(Excerpts from a dataset)
● ● ● ● ●

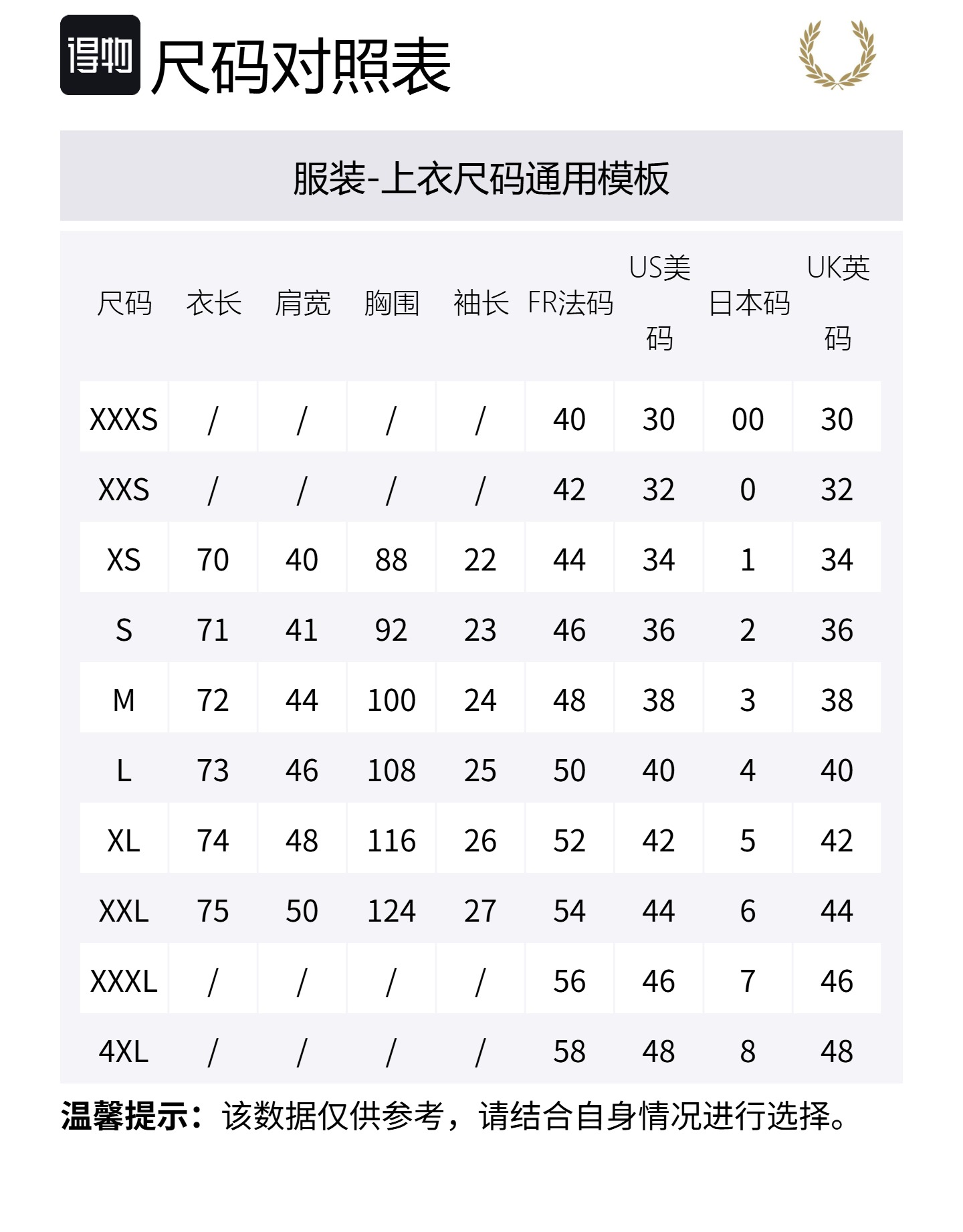 得物 尺码对照表

服装-上衣尺码通用模板

| 尺码 | 衣长 | 肩宽 | 胸围 | 袖长 | FR法码 | US美码 | 日本码 | UK英码 |
|---|---|---|---|---|---|---|---|---|
| XXXS | / | / | / | / | 40 | 30 | 00 | 30 |
| XXS | / | / | / | / | 42 | 32 | 0 | 32 |
| XS | 70 | 40 | 88 | 22 | 44 | 34 | 1 | 34 |
| S | 71 | 41 | 92 | 23 | 46 | 36 | 2 | 36 |
| M | 72 | 44 | 100 | 24 | 48 | 38 | 3 | 38 |
| L | 73 | 46 | 108 | 25 | 50 | 40 | 4 | 40 |
| XL | 74 | 48 | 116 | 26 | 52 | 42 | 5 | 42 |
| XXL | 75 | 50 | 124 | 27 | 54 | 44 | 6 | 44 |
| XXXL | / | / | / | / | 56 | 46 | 7 | 46 |
| 4XL | / | / | / | / | 58 | 48 | 8 | 48 |

温馨提示：该数据仅供参考，请结合自身情况进行选择。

● ● ● ● ●

**What to work on:**
Only this range is to be output: the line that contains "42 | 5 | 42 |" through the last line of the records above, both inclusive.

**Result of the exercise:**
| XL | 74 | 48 | 116 | 26 | 52 | 42 | 5 | 42 |
| XXL | 75 | 50 | 124 | 27 | 54 | 44 | 6 | 44 |
| XXXL | / | / | / | / | 56 | 46 | 7 | 46 |
| 4XL | / | / | / | / | 58 | 48 | 8 | 48 |

温馨提示：该数据仅供参考，请结合自身情况进行选择。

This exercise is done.